Moving on from the WWI setting of the first film, the sequel finds Diana Prince (Gadot) in Washington DC circa 1984, where she works at the Smithsonian. Although trying to keep a low profile, she occasionally dons her Wonder Woman costume to not-so-quietly catch crooks and save the day.
These dual jobs bring her into contact with a magical MacGuffin with the ability to grant wishes. Soon shifty conman Maxwell Lord (Pascal) is on the scene, keen to use the "Dreamstone" to build his business empire and maybe take over the world in the process.
Wonder Woman 1984 has some fun with its '80s setting, invoking the films of the era in an opening shopping mall jewel heist, and throwing seemingly endless digs at the fashions of the time. The decade also plays into one of the themes - that greed, for lack of a better word, is bad.
But this is just one of the many themes threaded together to form an ugly, tattered theme-quilt that doesn't hold together. On top of "greed is bad" comes "love is good", "truth is good", "you have to earn stuff" and "be careful what you wish for" - all reasonable ideas, all dealt with poorly here. They come off as disappointing clichés either fitfully explored or painfully laboured.
Equally frustrating is the script's rule-bending and a bizarre willingness to seemingly make stuff up on the fly. Case in point: if you have a device that grants only one wish to everyone, then you can't change it to grant someone two wishes two-thirds of the way through. Similarly, if you have a character with lots of powers, including the ability to turn things invisible, you probably want to set that up, rather than just drop it into one pointless (but pretty) scene and then never use it again.
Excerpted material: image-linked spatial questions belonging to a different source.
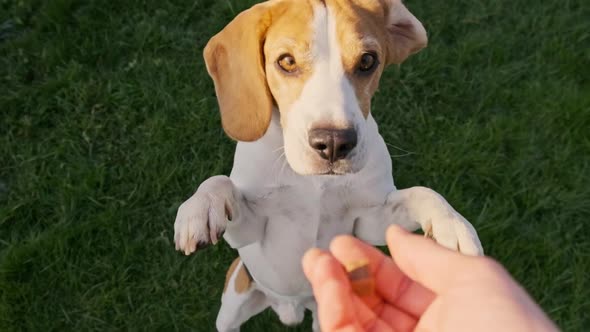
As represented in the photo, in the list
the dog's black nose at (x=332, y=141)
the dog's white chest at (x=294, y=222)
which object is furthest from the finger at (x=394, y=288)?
the dog's white chest at (x=294, y=222)

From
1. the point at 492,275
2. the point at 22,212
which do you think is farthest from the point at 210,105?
the point at 492,275

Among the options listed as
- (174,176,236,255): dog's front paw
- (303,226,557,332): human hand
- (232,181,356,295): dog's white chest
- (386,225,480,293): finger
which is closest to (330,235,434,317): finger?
(303,226,557,332): human hand

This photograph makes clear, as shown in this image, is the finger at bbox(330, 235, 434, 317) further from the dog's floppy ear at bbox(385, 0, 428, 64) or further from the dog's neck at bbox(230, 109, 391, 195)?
the dog's floppy ear at bbox(385, 0, 428, 64)

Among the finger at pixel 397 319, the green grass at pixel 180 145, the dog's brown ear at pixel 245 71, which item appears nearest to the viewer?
the finger at pixel 397 319

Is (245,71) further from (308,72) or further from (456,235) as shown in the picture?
(456,235)

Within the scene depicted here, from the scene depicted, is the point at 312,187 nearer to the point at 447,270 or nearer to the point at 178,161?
the point at 447,270

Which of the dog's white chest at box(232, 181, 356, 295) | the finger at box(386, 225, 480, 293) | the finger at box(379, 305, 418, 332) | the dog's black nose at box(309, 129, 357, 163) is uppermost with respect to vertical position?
the dog's black nose at box(309, 129, 357, 163)

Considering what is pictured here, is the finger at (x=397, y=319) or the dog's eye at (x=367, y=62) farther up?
the dog's eye at (x=367, y=62)

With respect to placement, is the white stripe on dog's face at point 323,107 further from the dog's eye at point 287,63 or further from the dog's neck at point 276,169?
the dog's neck at point 276,169
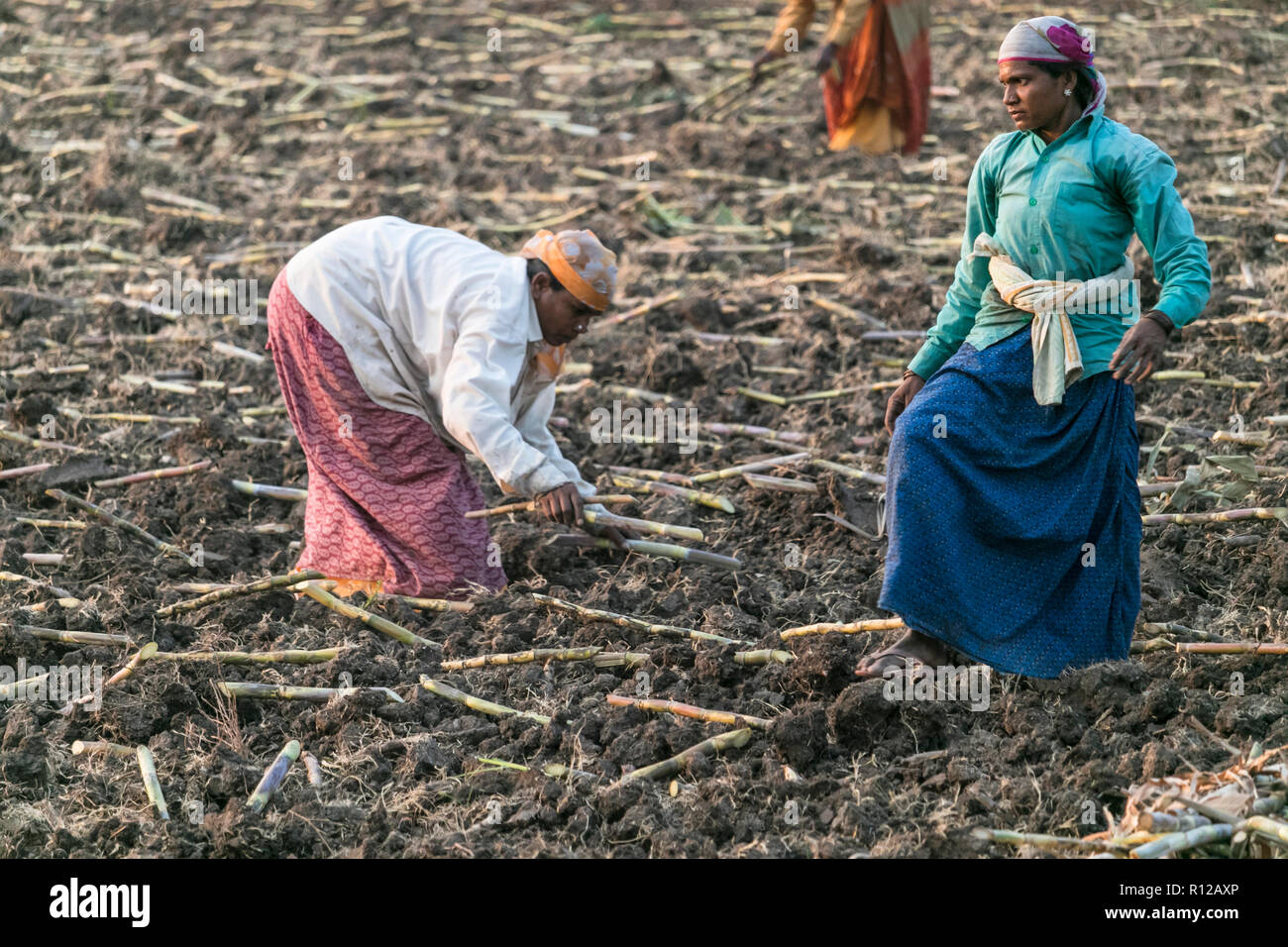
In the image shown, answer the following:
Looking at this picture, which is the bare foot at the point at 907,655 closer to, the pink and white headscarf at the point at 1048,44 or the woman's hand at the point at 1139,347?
the woman's hand at the point at 1139,347

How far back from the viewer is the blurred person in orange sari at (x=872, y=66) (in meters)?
8.12

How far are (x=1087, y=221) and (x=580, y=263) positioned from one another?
141cm

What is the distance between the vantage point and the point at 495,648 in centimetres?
425

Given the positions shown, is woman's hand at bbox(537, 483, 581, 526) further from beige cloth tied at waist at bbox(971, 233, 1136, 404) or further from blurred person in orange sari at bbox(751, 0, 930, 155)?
blurred person in orange sari at bbox(751, 0, 930, 155)

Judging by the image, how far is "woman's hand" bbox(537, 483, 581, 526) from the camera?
4141mm

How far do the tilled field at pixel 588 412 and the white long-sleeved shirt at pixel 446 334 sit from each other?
52cm

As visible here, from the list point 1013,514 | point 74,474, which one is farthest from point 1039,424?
point 74,474

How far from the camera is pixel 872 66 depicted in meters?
8.20

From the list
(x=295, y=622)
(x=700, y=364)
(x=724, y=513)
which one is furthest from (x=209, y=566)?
(x=700, y=364)

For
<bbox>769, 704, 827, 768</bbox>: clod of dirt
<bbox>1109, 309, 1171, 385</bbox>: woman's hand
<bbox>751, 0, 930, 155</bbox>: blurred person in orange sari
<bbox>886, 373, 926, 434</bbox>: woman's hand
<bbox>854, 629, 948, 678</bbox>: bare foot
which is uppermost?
<bbox>751, 0, 930, 155</bbox>: blurred person in orange sari

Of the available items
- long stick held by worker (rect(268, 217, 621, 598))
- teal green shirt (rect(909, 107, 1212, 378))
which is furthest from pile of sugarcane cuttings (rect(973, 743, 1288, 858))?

All this is a shame because Gadot is magnetic yet again in the lead role, perfectly balancing godliness and humanity, brains and brawn. She heads a superb cast, which only makes it all the more disappointing. Wiig is great at showcasing Barbara Ann Minerva's transformation, even if we do get a horribly fake scene where Wonder Woman tells us how funny and charming Barbara is, rather than the film just showing us how funny and charming Barbara is.
Pascal is also excellent as Lord, one of DC Comics' many cool villains. He gives Lord a level of desperation that underscores his greed, and goes enjoyably over-the-top in places, even if his denouement feels forced.
There is some great spectacle here, although sometimes at the expense of the film's own sense of reason. The characters and cast are cool, but again they're not enough to drown out the bad writing. After such a stirring debut, it's pains me to say that Wonder Woman 1984 isn't that wonderful.